NYC Part One: Your Mother In Law

✍️ 🕑 Late Summer 2016 • Series: My Days in New York City • Tags: New York Citylife events • Places: Brighton Beach

View from Brighton Beach B/Q Platform, January 2019
View from Brighton Beach B/Q Platform, January 2019

This site seeks to answer one question and one question alone: “Where is Steve?”

The answer: I’m in New York City.

So, how did I come to this place, what are my thoughts and feelings about it? How long can I continue to tease thus? To answer these questions, I henceforth christen this the first in a series of posts tentatively entitled “NYC Days.” And get started we will!

Origins

I could start telling this story with the day I moved to New York. A friend and I finished splitting bottle of rosé around 3 AM, after which I had to take a 6 AM flight, which became a 10 AM flight thanks to all of the security being on strike at the Berlin Airport. After four hours of bleary-eyed wandering and sandwich consumption, ridiculously exorbidant baggage fees, and a trans-Atlantic flight, I emerged from John F. Kennedy airport, and braved a ludicrously unruly taxi line as I valiantly struggled to find a Lyft that could deliver me to my sister’s air mattress.

Of course, that’s less an NYC story, and more a tale of how ludicrously out of it I can be whilst still enjoying a Danish hotdog. So, perhaps somewhere else would make a better start.

There was that time I went to NYC as a child*, seeing the world as a child, looking upon Manhattan, and quietly wondering what it would be like to live in such an “urban” environment. But, living in NYC wasn’t really something I was dreaming about. If it was, I’d probably spend less time languishing in urban ennui. Maybe.

* okay, I was 14
Statue of Liberty, 2007 - this is the single nicest photo of myself I could find from that trip...
Statue of Liberty, 2007 - this is the single nicest photo of myself I could find from that trip...

More reasonably, though, I could point to a series of NYC jaunts I took over the years, often involving the overnight Megabus and some quality time with my sister.

One particular jaunt struck a chord. But it probably needs enough contextualization that I should split this off into a separate paragraph.

Brighton Beach, Brooklyn, Autumn 2019
Brighton Beach, Brooklyn, Autumn 2019

Reverse Culture Shock is the WOOOORST

From 2015-2016, I was teaching English in Tokat, Turkey on an ETA grant. Afterwards, I was trying to figure out the next best thing to do. I returned home for the summer (or possibly longer?), and was suffering from quite a lot of reverse culture shock. And so I happened to go to NYC, and make plans to meet up with Sherri, who was a former Turkish classmate, and former English teacher in Turkey herself.

Sherri chose the restaurant.

I don’t think she could have made a better choice.

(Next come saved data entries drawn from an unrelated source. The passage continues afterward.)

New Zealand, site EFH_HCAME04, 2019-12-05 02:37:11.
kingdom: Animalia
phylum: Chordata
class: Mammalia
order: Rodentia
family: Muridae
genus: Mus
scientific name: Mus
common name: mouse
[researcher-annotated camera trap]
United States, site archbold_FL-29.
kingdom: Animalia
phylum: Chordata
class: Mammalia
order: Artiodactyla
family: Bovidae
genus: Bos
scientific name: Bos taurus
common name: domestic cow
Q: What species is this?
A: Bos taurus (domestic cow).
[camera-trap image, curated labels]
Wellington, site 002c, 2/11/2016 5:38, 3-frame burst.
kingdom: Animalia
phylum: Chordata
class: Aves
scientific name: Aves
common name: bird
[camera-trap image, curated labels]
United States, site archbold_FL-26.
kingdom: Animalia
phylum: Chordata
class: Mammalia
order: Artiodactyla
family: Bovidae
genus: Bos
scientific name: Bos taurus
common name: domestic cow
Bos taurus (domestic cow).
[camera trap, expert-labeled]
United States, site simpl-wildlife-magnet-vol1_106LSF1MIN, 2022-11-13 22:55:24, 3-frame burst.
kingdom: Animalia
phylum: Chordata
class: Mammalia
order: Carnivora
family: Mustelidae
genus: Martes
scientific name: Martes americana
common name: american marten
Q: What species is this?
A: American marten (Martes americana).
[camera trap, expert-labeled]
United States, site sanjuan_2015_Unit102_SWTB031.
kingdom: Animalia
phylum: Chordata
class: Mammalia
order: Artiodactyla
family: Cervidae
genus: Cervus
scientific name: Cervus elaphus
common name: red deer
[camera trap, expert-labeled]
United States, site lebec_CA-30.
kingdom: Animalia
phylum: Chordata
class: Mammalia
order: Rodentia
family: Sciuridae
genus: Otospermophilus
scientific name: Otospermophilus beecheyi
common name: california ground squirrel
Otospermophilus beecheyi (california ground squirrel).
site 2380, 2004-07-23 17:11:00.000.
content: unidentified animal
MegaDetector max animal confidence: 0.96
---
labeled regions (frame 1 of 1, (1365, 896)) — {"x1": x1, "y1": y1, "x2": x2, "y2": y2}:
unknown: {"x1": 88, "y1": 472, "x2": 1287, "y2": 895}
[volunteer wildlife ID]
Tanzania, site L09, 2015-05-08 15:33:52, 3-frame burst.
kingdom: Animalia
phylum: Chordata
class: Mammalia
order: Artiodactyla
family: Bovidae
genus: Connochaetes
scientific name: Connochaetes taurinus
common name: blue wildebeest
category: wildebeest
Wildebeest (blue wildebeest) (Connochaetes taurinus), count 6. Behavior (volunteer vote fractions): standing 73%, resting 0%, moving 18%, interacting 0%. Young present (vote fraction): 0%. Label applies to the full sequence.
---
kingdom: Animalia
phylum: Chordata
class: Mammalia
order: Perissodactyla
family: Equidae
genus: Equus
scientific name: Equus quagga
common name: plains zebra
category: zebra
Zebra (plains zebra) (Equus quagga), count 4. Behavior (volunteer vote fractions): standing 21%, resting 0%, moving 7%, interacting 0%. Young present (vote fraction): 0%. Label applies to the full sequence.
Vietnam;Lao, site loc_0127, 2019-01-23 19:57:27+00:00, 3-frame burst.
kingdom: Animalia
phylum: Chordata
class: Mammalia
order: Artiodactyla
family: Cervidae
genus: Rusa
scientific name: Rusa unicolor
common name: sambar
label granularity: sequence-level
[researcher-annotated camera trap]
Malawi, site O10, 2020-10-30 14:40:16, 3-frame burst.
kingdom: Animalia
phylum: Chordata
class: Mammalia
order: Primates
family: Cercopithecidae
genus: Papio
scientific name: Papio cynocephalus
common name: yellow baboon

Cafe at Your Mother-In-Law is a Uyghur-Uzbek-Korean restaurant located in Brighton Beach, Brooklyn.

I haven’t been there since and it was 3.5 years ago, so I can’t really sit down and write a review of the meal. Instead, I will link to the review from Eat The World NYC, a lovely blog that really gets around a lot.

Punctuality: A Severe Character Flaw

My parents are perennially early to things, and though I try to be as exactly on time as I can, it’s difficult, particularly when one factors in public transit. Strangely, I recall it taking a long time to get from wherever I was staying. (White Plains?) to Brighton Beach. But, it was a lovely trip on the Q train. And by lovely I mean, a long enough trip that I made goddamned sure I was early…

Which meant I had time to explore.

And by god. Did I have time to explore.

For starters, Brighton Beach is full of little shops, selling a lot of things that I recognized well from Turkey or Georgia, things which seemed like they would be impossible to get elsewhere. Things like lots of kinds of tea I had never tried before, various kinds of kompot from Armenia and Azerbaijan, jars of food products, etc. Before I knew it I had wound up with quite a few shopping bags. Frankly, it was ridiculous.

Even better was being able to hear a mix of languages. The sound of Russian, and a smattering of Turkish brought a smile to my interculturally-deprived face.

Brighton Beach is also home to a beach. It’s not particularly nice, but it’s a beach!

And so, after my lovely dinner with Sherri, lengthy train ride north, and so on, NYC was firmly on the list of places I wouldn’t mind living at…

Selfie, Brighton Beach, Autumn 2019. Clearly my hair improved in the 12 years since that other picture of me.
Selfie, Brighton Beach, Autumn 2019. Clearly my hair improved in the 12 years since that other picture of me.